### What you need to do
Return the listing below verbatim, starting from its first line and ending with the line that contains "291L252 296L256 305H265V313L274".

### Listing
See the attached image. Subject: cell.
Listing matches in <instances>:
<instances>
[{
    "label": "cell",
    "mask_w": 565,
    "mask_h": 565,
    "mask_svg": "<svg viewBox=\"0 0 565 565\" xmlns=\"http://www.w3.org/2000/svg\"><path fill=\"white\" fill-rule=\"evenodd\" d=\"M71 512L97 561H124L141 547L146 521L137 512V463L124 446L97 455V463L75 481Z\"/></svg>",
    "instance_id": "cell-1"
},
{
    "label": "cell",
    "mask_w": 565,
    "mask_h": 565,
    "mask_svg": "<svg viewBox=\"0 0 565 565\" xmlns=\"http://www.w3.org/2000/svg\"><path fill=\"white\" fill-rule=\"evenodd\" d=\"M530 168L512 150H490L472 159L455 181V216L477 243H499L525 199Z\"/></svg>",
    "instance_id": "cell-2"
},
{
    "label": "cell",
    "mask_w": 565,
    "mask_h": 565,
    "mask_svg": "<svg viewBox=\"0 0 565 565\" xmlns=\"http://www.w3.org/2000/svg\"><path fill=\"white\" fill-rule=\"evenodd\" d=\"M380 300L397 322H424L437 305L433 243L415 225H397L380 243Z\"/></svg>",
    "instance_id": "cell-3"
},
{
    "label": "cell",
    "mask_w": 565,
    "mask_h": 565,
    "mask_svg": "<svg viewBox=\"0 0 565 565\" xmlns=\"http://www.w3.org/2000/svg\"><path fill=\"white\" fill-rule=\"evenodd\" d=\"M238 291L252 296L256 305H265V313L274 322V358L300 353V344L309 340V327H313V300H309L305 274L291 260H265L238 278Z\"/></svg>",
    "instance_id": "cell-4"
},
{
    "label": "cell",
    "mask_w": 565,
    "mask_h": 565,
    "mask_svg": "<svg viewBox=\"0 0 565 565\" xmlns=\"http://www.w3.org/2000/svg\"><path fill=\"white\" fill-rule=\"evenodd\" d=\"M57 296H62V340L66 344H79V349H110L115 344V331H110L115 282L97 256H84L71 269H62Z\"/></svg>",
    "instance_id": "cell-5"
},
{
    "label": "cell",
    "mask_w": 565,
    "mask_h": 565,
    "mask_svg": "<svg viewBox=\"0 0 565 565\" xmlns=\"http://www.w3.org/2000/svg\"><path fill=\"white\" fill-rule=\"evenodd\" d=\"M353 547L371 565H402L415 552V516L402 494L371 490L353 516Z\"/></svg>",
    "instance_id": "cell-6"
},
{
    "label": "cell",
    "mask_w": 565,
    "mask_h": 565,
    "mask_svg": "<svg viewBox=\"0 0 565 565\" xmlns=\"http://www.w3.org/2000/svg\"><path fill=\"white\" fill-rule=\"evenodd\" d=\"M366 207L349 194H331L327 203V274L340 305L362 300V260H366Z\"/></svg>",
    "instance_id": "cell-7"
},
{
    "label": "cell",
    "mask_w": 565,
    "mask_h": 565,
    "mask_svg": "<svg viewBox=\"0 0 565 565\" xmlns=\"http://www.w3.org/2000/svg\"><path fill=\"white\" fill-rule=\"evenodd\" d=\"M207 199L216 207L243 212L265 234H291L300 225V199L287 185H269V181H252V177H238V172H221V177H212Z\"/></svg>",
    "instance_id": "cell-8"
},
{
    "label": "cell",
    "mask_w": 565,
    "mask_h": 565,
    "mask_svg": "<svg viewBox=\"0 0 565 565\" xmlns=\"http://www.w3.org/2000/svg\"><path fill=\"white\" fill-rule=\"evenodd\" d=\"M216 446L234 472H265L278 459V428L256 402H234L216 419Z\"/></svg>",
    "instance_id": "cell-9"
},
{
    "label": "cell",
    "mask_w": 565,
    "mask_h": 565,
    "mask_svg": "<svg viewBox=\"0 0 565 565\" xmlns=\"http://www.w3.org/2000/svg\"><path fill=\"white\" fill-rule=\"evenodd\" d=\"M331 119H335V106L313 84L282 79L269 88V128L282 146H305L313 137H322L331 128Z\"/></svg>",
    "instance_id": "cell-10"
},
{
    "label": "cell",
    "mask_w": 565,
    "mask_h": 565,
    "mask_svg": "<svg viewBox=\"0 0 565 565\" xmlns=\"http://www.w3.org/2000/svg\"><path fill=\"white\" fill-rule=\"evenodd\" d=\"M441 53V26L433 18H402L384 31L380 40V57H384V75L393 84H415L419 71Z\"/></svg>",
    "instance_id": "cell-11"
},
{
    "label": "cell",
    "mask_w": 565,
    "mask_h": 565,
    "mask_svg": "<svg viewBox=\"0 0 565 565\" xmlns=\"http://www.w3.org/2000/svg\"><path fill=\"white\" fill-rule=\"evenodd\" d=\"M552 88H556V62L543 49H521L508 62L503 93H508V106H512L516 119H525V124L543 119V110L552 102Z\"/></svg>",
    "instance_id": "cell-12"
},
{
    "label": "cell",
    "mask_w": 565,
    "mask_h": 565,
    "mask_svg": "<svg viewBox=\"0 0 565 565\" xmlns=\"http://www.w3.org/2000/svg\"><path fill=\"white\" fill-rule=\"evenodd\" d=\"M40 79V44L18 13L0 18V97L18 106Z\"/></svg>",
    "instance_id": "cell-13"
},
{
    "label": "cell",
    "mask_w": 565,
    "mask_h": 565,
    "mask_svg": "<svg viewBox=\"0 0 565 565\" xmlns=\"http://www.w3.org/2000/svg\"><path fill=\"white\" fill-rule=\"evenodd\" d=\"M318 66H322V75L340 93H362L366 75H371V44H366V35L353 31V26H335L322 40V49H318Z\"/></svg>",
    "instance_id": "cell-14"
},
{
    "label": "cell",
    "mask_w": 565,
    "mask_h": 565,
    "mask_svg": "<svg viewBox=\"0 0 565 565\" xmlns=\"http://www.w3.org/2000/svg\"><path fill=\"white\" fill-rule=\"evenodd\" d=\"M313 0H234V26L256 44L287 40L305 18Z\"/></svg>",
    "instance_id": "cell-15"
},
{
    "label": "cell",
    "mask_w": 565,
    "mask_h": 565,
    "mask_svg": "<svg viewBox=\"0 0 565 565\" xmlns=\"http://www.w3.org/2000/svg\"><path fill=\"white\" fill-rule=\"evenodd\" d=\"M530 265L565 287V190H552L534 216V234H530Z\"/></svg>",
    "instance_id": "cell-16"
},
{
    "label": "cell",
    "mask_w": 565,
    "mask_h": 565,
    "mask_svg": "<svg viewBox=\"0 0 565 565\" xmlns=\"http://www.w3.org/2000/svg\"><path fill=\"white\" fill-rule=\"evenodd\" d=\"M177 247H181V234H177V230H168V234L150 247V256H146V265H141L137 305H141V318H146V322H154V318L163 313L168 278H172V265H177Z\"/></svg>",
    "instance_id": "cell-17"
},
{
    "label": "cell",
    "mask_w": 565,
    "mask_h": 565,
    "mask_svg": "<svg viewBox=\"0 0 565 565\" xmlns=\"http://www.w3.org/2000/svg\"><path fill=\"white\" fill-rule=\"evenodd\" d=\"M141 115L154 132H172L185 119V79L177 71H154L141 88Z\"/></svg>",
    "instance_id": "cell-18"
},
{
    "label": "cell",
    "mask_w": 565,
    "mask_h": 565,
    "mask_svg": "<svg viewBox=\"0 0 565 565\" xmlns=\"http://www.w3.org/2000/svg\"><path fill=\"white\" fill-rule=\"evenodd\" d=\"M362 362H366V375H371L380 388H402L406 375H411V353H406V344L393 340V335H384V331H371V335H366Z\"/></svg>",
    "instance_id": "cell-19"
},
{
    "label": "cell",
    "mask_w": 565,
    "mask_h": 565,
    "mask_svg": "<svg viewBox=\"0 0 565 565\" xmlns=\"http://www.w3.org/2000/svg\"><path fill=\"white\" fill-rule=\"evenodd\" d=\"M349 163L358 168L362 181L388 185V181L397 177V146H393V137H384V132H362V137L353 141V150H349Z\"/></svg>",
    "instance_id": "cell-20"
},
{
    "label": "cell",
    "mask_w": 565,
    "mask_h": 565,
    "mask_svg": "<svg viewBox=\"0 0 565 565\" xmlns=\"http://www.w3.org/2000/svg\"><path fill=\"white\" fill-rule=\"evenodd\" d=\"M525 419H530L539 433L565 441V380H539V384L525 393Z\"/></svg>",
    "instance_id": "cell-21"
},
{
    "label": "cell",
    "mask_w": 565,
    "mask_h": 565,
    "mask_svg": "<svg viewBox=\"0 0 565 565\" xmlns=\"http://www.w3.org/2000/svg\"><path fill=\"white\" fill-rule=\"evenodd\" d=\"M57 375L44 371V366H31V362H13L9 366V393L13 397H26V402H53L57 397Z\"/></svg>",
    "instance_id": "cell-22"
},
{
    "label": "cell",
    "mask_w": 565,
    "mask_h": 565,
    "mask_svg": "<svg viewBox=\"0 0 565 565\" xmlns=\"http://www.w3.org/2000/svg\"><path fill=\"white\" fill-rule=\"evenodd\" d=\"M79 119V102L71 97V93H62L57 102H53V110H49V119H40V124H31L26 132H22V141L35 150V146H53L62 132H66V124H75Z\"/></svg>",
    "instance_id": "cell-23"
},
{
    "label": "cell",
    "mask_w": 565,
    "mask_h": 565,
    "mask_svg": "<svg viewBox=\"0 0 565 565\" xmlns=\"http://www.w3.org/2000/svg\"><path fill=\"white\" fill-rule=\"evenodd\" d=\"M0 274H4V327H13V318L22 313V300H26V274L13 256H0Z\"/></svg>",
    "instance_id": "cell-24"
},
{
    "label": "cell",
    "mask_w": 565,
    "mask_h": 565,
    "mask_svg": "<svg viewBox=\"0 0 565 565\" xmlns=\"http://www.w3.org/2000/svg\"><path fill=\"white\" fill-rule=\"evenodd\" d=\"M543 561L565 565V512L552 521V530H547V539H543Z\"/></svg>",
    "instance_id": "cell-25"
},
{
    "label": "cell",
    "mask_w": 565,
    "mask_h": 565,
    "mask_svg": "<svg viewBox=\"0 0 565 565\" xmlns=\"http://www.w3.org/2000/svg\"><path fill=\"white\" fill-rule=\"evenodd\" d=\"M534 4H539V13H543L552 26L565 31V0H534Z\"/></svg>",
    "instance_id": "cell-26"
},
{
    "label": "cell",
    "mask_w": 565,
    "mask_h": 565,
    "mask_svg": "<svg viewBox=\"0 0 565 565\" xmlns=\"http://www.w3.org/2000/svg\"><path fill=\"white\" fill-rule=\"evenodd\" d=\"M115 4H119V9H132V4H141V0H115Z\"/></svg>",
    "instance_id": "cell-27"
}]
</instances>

### Response below
See the attached image. Subject: cell.
Listing matches in <instances>:
<instances>
[{
    "label": "cell",
    "mask_w": 565,
    "mask_h": 565,
    "mask_svg": "<svg viewBox=\"0 0 565 565\" xmlns=\"http://www.w3.org/2000/svg\"><path fill=\"white\" fill-rule=\"evenodd\" d=\"M71 512L97 561H124L141 547L146 521L137 512V463L124 446L97 455V463L75 481Z\"/></svg>",
    "instance_id": "cell-1"
},
{
    "label": "cell",
    "mask_w": 565,
    "mask_h": 565,
    "mask_svg": "<svg viewBox=\"0 0 565 565\" xmlns=\"http://www.w3.org/2000/svg\"><path fill=\"white\" fill-rule=\"evenodd\" d=\"M530 168L512 150H490L472 159L455 181V216L477 243H499L525 199Z\"/></svg>",
    "instance_id": "cell-2"
},
{
    "label": "cell",
    "mask_w": 565,
    "mask_h": 565,
    "mask_svg": "<svg viewBox=\"0 0 565 565\" xmlns=\"http://www.w3.org/2000/svg\"><path fill=\"white\" fill-rule=\"evenodd\" d=\"M380 300L397 322H424L437 305L433 243L415 225H397L380 243Z\"/></svg>",
    "instance_id": "cell-3"
},
{
    "label": "cell",
    "mask_w": 565,
    "mask_h": 565,
    "mask_svg": "<svg viewBox=\"0 0 565 565\" xmlns=\"http://www.w3.org/2000/svg\"><path fill=\"white\" fill-rule=\"evenodd\" d=\"M238 291L252 296L256 305H265V313L274 322V358L300 353V344L309 340V327H313V300H309L305 274L291 260H265L238 278Z\"/></svg>",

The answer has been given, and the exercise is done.